• [GIVEN EXERCISE]:
Repeat the material in full. Keep every line exactly as it is.

• [GIVEN RECORDS]:
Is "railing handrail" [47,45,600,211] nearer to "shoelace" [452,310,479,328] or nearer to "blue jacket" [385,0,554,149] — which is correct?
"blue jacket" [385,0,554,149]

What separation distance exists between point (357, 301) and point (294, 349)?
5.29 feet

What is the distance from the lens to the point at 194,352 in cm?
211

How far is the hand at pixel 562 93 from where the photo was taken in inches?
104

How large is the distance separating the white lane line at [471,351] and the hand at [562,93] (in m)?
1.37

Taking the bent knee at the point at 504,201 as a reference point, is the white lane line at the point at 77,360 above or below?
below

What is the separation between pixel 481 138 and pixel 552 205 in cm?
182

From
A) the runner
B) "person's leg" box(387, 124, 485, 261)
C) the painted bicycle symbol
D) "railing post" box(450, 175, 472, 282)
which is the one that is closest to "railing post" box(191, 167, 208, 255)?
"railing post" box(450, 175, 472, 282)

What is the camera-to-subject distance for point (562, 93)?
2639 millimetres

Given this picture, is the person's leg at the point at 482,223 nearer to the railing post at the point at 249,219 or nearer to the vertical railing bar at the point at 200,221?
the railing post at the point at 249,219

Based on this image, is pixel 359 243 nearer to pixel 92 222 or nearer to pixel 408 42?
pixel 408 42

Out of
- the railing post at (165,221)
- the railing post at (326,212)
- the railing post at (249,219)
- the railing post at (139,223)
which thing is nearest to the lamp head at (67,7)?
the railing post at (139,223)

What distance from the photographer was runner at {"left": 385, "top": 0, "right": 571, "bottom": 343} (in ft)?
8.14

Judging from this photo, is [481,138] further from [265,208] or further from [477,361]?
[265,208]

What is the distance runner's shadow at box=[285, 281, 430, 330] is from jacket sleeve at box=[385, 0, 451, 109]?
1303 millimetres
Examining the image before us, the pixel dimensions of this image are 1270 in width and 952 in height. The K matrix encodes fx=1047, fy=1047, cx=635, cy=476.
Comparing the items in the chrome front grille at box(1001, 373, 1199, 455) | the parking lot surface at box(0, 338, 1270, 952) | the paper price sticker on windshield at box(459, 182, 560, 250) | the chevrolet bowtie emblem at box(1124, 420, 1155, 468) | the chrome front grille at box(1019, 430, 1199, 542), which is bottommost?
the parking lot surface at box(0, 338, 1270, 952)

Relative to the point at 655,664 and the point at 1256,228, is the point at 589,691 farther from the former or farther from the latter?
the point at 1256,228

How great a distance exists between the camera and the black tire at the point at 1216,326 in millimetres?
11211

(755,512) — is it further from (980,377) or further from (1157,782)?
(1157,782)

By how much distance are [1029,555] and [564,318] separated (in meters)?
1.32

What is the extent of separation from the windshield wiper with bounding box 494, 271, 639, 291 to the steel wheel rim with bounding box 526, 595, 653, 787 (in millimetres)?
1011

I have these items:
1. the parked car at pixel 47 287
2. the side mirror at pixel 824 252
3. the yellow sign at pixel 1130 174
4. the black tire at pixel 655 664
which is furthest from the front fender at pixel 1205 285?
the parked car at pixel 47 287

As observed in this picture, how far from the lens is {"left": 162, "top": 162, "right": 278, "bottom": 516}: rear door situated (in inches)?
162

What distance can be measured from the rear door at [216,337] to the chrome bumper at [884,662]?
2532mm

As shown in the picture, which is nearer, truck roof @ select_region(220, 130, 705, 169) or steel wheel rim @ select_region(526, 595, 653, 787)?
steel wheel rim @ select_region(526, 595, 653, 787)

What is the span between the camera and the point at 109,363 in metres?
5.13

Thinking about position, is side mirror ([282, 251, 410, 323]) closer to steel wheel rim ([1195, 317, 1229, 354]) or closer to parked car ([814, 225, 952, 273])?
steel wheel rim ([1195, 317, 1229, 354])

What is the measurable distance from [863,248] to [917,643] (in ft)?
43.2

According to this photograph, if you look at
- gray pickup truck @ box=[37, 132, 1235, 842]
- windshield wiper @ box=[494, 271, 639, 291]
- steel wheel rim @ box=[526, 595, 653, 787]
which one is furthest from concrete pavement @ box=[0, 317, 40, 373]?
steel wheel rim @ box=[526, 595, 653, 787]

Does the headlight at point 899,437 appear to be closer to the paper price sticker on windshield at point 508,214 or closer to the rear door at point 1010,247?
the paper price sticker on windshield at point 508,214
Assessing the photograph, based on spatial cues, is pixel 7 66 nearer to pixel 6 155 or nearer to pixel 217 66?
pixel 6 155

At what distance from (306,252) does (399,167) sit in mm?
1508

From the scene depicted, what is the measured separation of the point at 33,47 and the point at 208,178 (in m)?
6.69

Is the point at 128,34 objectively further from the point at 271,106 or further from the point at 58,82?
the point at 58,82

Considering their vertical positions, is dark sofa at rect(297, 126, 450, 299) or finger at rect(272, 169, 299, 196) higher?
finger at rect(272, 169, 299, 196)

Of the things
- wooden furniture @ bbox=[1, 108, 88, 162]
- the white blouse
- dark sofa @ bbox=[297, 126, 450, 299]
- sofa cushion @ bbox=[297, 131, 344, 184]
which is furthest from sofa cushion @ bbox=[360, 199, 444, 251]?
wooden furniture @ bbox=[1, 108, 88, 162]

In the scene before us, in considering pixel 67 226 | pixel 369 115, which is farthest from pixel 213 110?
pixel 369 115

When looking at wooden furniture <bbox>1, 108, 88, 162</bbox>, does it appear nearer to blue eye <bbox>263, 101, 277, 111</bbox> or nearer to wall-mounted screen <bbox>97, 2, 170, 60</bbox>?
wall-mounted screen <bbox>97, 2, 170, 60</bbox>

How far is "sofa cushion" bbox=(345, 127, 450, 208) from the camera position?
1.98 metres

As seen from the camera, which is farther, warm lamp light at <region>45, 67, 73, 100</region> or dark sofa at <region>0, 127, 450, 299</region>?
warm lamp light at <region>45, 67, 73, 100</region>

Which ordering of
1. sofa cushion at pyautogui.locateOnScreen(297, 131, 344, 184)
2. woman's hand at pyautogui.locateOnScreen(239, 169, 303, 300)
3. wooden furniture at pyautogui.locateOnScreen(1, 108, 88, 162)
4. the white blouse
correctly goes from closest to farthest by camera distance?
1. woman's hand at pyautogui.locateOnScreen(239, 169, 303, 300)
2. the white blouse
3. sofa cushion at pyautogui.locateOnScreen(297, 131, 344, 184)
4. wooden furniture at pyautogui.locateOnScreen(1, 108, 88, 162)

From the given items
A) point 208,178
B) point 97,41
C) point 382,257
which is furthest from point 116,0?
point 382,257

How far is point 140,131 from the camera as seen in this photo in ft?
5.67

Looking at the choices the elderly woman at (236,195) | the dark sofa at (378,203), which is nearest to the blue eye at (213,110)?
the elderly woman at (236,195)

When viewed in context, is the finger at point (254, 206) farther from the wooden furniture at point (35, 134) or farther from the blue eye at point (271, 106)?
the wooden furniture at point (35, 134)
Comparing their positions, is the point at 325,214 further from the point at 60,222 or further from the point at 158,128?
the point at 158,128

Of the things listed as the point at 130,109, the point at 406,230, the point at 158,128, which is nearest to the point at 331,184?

• [TASK RESULT]:
Is "railing handrail" [47,45,600,211] nearer to "shoelace" [452,310,479,328] or nearer to "blue jacket" [385,0,554,149] — which is correct?
"blue jacket" [385,0,554,149]

What separation distance exists between point (357, 301) and point (294, 349)?
5.29 feet

What is the distance from the lens to the point at 194,352 in cm?
211

How far is the hand at pixel 562 93 from where the photo was taken in inches?
104

How large is the distance separating the white lane line at [471,351] and the hand at [562,93] (in m)?
1.37

Taking the bent knee at the point at 504,201 as a reference point, is the white lane line at the point at 77,360 above or below?
below

What is the separation between pixel 481 138 and pixel 552 205 in cm?
182

From
A) the runner
B) "person's leg" box(387, 124, 485, 261)
C) the painted bicycle symbol
D) "railing post" box(450, 175, 472, 282)
which is the one that is closest to "railing post" box(191, 167, 208, 255)?
"railing post" box(450, 175, 472, 282)

What is the camera-to-subject distance for point (562, 93)?
2639 millimetres

Given this picture, is the person's leg at the point at 482,223 nearer to the railing post at the point at 249,219 or nearer to the vertical railing bar at the point at 200,221?
the railing post at the point at 249,219

Based on this image, is pixel 359 243 nearer to pixel 92 222 or nearer to pixel 408 42?
pixel 408 42

Out of
- the railing post at (165,221)
- the railing post at (326,212)
- the railing post at (249,219)
- the railing post at (139,223)
which thing is nearest to the lamp head at (67,7)?
the railing post at (139,223)

What distance from the photographer was runner at {"left": 385, "top": 0, "right": 571, "bottom": 343} (in ft)?
8.14

Judging from this photo, is [481,138] further from [265,208] or further from [477,361]?
[265,208]

What is the distance runner's shadow at box=[285, 281, 430, 330] is from jacket sleeve at box=[385, 0, 451, 109]?
1303 millimetres
Examining the image before us, the pixel dimensions of this image are 1270 in width and 952 in height. The K matrix encodes fx=1047, fy=1047, cx=635, cy=476.
Comparing the items in the chrome front grille at box(1001, 373, 1199, 455) | the parking lot surface at box(0, 338, 1270, 952) | the paper price sticker on windshield at box(459, 182, 560, 250) | the chevrolet bowtie emblem at box(1124, 420, 1155, 468) | the chrome front grille at box(1019, 430, 1199, 542), which is bottommost?
the parking lot surface at box(0, 338, 1270, 952)

Relative to the point at 655,664 and the point at 1256,228, is the point at 589,691 farther from the former or farther from the latter?
the point at 1256,228

How great a distance exists between the camera and the black tire at the point at 1216,326 in millimetres?
11211

(755,512) — is it further from (980,377) or further from (1157,782)?
(1157,782)

By how much distance are [1029,555] and [564,318] separated (in meters)?
1.32

What is the extent of separation from the windshield wiper with bounding box 494, 271, 639, 291 to the steel wheel rim with bounding box 526, 595, 653, 787 (in millimetres)?
1011

I have these items:
1. the parked car at pixel 47 287
2. the side mirror at pixel 824 252
3. the yellow sign at pixel 1130 174
4. the black tire at pixel 655 664
which is furthest from the front fender at pixel 1205 285?
the parked car at pixel 47 287

As observed in this picture, how far from the lens is {"left": 162, "top": 162, "right": 278, "bottom": 516}: rear door situated (in inches)?
162

What distance can be measured from the rear door at [216,337] to the chrome bumper at [884,662]?
2532mm

As shown in the picture, which is nearer, truck roof @ select_region(220, 130, 705, 169) or steel wheel rim @ select_region(526, 595, 653, 787)?
steel wheel rim @ select_region(526, 595, 653, 787)

What is the span between the camera and the point at 109,363 in metres?
5.13

Thinking about position, is side mirror ([282, 251, 410, 323]) closer to steel wheel rim ([1195, 317, 1229, 354]) or closer to parked car ([814, 225, 952, 273])?
steel wheel rim ([1195, 317, 1229, 354])

What is the measurable distance from [863,248] to [917,643] (in ft)?
43.2

According to this photograph, if you look at
- gray pickup truck @ box=[37, 132, 1235, 842]
- windshield wiper @ box=[494, 271, 639, 291]
- steel wheel rim @ box=[526, 595, 653, 787]
which one is furthest from concrete pavement @ box=[0, 317, 40, 373]?
steel wheel rim @ box=[526, 595, 653, 787]

Does the headlight at point 899,437 appear to be closer to the paper price sticker on windshield at point 508,214 or closer to the rear door at point 1010,247?
the paper price sticker on windshield at point 508,214
Assessing the photograph, based on spatial cues, is pixel 7 66 nearer to pixel 6 155 or nearer to pixel 217 66?
pixel 6 155

At what distance from (306,252) does (399,167) sit in mm?
1508

From the scene depicted, what is the measured separation of the point at 33,47 and the point at 208,178 (in m)?
6.69

Is the point at 128,34 objectively further from the point at 271,106 or further from the point at 58,82?
the point at 58,82

Considering their vertical positions, is dark sofa at rect(297, 126, 450, 299) or finger at rect(272, 169, 299, 196) higher?
finger at rect(272, 169, 299, 196)

Of the things
- wooden furniture @ bbox=[1, 108, 88, 162]
- the white blouse
- dark sofa @ bbox=[297, 126, 450, 299]
- sofa cushion @ bbox=[297, 131, 344, 184]
which is furthest from sofa cushion @ bbox=[360, 199, 444, 251]?
wooden furniture @ bbox=[1, 108, 88, 162]

In the scene before us, in considering pixel 67 226 | pixel 369 115, which is farthest from pixel 213 110?
pixel 369 115

When looking at wooden furniture <bbox>1, 108, 88, 162</bbox>, does it appear nearer to blue eye <bbox>263, 101, 277, 111</bbox> or nearer to wall-mounted screen <bbox>97, 2, 170, 60</bbox>?
wall-mounted screen <bbox>97, 2, 170, 60</bbox>

How far is "sofa cushion" bbox=(345, 127, 450, 208) from the camera position?
1.98 metres

As seen from the camera, which is farther, warm lamp light at <region>45, 67, 73, 100</region> or dark sofa at <region>0, 127, 450, 299</region>?
warm lamp light at <region>45, 67, 73, 100</region>

Which ordering of
1. sofa cushion at pyautogui.locateOnScreen(297, 131, 344, 184)
2. woman's hand at pyautogui.locateOnScreen(239, 169, 303, 300)
3. wooden furniture at pyautogui.locateOnScreen(1, 108, 88, 162)
4. the white blouse
correctly goes from closest to farthest by camera distance?
1. woman's hand at pyautogui.locateOnScreen(239, 169, 303, 300)
2. the white blouse
3. sofa cushion at pyautogui.locateOnScreen(297, 131, 344, 184)
4. wooden furniture at pyautogui.locateOnScreen(1, 108, 88, 162)

From the given items
A) point 208,178
B) point 97,41
C) point 382,257
which is furthest from point 116,0?
point 382,257

How far is point 140,131 from the camera as seen in this photo in ft?
5.67

Looking at the choices the elderly woman at (236,195) | the dark sofa at (378,203), which is nearest to the blue eye at (213,110)?
the elderly woman at (236,195)

When viewed in context, is the finger at point (254, 206) farther from the wooden furniture at point (35, 134) or farther from the blue eye at point (271, 106)?
the wooden furniture at point (35, 134)
Comparing their positions, is the point at 325,214 further from the point at 60,222 or further from the point at 158,128?
the point at 158,128

Of the things listed as the point at 130,109, the point at 406,230, the point at 158,128, which is nearest to the point at 331,184?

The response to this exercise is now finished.